Required work: Return the lines below exactly as they appear, starting with the line that contains "What distance from the image's" and going on through the line that contains "6.78 metres", both of those lines included.

[Start of Data supplied]

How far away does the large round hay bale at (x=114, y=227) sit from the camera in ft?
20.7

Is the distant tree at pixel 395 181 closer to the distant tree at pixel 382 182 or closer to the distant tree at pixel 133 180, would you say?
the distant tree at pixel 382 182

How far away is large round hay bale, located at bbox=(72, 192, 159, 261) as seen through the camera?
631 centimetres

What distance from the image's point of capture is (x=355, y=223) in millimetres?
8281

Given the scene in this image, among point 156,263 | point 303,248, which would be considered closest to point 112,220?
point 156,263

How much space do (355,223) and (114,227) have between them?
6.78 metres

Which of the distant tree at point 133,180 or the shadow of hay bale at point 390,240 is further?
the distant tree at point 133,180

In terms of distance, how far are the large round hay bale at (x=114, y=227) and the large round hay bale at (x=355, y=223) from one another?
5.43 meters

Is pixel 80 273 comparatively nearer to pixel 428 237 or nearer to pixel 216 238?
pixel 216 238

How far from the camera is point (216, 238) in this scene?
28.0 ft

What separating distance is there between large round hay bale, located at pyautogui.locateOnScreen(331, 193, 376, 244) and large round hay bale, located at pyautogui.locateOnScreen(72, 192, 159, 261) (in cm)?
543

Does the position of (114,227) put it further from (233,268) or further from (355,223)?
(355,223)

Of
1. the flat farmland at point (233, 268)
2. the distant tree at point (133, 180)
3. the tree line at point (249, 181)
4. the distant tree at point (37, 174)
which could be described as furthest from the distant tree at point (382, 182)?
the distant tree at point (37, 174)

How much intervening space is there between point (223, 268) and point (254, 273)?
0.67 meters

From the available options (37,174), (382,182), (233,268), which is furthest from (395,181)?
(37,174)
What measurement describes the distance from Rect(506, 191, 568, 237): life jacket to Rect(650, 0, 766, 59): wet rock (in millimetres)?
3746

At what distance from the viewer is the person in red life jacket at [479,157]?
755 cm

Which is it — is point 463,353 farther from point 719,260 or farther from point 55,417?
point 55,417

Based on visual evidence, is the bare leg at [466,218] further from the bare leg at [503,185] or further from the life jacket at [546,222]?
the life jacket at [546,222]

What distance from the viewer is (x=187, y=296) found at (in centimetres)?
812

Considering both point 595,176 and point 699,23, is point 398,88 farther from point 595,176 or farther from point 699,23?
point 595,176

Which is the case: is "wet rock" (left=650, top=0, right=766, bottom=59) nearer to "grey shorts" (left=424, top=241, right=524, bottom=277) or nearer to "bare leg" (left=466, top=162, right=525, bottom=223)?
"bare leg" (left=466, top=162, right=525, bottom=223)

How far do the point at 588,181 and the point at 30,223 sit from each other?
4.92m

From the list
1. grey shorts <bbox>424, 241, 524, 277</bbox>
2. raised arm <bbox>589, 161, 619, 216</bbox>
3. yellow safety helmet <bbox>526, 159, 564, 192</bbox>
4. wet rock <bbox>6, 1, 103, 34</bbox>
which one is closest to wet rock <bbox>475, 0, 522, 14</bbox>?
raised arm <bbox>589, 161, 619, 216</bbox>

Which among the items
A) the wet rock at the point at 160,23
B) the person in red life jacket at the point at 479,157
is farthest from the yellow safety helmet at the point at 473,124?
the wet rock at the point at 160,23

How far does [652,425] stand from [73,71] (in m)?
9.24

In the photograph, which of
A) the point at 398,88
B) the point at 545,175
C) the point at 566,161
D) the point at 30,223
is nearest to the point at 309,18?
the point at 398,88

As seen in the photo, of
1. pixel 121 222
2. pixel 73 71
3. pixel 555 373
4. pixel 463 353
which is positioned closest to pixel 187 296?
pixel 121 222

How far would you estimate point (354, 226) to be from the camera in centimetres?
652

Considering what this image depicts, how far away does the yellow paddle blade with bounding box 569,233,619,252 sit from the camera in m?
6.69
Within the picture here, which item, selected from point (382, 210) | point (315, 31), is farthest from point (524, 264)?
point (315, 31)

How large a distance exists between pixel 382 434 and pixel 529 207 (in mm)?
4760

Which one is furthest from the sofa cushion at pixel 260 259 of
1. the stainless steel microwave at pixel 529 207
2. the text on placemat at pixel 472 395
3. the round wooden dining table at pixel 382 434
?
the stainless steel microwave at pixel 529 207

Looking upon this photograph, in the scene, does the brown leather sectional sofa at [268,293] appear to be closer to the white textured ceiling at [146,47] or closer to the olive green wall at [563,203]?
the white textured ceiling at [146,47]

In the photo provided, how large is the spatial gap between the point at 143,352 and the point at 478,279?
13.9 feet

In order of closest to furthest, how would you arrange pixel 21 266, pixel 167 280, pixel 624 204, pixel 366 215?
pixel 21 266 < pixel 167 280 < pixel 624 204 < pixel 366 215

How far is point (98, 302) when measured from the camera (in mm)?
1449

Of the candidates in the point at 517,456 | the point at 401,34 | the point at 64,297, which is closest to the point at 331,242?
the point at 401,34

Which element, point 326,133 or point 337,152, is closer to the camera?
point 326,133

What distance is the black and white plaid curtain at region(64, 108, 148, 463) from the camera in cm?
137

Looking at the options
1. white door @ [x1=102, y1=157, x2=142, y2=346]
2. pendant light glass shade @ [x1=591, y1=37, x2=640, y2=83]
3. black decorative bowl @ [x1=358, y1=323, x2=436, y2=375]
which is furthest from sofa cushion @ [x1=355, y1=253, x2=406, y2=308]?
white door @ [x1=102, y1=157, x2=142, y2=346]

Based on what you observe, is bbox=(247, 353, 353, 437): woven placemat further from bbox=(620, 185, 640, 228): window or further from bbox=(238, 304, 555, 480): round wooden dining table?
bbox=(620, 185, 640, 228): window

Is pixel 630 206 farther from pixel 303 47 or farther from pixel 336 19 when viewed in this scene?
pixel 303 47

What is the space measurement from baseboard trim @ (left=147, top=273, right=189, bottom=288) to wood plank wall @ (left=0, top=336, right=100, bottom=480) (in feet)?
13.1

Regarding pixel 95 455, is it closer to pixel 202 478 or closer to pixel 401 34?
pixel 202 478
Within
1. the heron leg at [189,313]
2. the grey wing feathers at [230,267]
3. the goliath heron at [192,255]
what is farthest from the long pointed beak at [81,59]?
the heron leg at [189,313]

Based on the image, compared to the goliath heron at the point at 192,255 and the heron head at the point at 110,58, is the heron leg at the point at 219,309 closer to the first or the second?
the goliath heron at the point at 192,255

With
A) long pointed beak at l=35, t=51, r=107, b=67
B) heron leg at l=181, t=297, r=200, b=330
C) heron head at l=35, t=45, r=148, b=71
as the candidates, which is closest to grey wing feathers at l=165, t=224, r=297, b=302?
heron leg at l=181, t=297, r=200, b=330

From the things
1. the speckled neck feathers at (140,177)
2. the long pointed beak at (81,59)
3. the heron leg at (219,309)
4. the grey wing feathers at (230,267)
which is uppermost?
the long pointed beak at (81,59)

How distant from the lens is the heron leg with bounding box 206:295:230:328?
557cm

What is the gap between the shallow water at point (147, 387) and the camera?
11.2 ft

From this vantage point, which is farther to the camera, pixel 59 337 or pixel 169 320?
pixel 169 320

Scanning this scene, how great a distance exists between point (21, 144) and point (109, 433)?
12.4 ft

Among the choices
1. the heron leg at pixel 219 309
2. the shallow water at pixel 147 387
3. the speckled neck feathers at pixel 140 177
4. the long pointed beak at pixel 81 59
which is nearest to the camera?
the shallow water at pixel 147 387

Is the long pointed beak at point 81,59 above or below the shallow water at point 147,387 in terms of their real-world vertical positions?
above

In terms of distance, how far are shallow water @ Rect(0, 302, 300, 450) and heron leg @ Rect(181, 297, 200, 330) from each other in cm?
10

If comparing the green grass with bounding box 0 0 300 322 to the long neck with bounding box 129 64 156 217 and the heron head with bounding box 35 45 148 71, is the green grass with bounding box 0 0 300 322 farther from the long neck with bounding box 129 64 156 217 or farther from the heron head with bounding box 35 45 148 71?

[End of Data supplied]

Answer for the task:
What distance from the image's point of capture is (x=355, y=223) in millimetres?
8281

Given the scene in this image, among point 156,263 | point 303,248, which would be considered closest to point 112,220?
point 156,263

How much space do (355,223) and (114,227) have between them?
6.78 metres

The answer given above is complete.